Understanding the mechanism of ATF in tumours provides new targets for tumour treatment. For example, researchers used an anti-ATF1 single-chain antibody fragment to inhibit the tumourigenicity and metastasis of melanoma, an example of how anti-ATF antibodies can repress tumour progression. However, ATFs seem to have opposite effects different cancers. Therefore, the function of ATFs in different tumours is an important issue that needs to be further studied.

Consistent with the abovementioned findings, ATFs exert opposite effects on the expression of many cytokines in different immune cells. The most notable is the emerging role of ATF3 in immune escape, as targeting ATF3 may help patients who are resistant to PD1 immunotherapy.

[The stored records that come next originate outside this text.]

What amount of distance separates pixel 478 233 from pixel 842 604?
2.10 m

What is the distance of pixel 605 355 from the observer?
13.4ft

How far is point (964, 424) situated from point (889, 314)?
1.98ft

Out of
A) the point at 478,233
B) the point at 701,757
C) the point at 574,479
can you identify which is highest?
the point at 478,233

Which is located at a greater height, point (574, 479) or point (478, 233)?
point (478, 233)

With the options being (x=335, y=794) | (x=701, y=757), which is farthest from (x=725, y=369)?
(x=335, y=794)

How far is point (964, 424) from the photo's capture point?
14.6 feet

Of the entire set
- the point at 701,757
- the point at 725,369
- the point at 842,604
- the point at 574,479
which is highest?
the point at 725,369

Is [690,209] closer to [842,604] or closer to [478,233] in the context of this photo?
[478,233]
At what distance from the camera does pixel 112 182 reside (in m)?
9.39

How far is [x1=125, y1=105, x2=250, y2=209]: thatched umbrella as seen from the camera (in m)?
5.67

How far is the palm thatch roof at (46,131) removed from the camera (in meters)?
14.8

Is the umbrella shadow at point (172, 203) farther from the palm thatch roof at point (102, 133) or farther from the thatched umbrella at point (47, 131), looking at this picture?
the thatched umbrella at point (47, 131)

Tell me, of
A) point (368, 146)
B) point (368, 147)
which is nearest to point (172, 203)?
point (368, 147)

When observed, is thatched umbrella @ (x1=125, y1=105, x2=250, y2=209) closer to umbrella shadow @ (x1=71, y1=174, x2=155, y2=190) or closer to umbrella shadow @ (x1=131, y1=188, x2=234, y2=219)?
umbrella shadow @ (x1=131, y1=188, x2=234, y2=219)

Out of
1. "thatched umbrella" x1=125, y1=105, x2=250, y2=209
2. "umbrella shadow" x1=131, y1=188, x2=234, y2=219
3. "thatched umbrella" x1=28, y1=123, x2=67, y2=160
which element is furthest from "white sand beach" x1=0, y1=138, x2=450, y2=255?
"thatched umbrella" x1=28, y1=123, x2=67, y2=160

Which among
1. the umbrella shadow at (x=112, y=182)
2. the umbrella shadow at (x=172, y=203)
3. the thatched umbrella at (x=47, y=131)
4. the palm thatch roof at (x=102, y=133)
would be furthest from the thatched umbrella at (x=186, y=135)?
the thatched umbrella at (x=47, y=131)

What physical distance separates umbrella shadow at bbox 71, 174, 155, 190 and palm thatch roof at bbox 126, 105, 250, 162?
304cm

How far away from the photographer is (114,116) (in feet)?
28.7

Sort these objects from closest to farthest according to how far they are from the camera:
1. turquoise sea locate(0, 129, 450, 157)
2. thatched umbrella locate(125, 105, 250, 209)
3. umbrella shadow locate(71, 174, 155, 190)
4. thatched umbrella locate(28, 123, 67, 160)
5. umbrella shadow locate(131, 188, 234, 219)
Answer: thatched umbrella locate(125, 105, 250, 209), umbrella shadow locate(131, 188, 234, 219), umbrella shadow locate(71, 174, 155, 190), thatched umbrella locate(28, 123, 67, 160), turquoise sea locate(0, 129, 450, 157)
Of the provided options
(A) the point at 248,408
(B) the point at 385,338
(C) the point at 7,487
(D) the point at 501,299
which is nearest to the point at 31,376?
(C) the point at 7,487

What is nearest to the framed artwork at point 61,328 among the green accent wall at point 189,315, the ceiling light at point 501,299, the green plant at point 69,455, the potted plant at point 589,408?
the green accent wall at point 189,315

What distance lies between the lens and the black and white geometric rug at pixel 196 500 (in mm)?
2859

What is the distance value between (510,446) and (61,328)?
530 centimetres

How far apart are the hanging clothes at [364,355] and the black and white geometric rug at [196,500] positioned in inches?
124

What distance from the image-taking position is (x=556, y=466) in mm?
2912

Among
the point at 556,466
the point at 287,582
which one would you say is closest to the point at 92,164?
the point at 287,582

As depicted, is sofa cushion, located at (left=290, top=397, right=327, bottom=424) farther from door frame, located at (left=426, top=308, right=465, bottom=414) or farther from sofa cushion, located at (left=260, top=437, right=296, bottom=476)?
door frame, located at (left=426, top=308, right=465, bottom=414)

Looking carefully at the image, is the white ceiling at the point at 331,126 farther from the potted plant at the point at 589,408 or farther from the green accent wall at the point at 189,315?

Given that ATFs are essential for host defence immunity and cancer progression, a more detailed understanding of how ATFs regulate immunity and oncogenic signalling pathways may make ATFs attractive targets in the multidisciplinary treatment of cancer and immunotherapy.

Conclusion

Collectively, ATFs have a powerful transcriptional regulation function, and they can regulate gene transcription directly or mediate distant gene expression independently or by forming homodimers or heterodimers. During tumourigenesis, cell homeostasis is disrupted, thereby regulating the generation of ATFs. Tumourigenic ATFs activate multiple signalling pathways related to cell proliferation, EMT, apoptosis, autophagy, ECM remodelling, angiogenesis, and immune response, promoting cancer progression. However, ATFs can also inhibit the progression of tumours via different signalling pathways. Therefore, targeting ATFs may represent a new strategy for cancer treatment.

Conflict of interests

The authors delcare no conflicts in this work.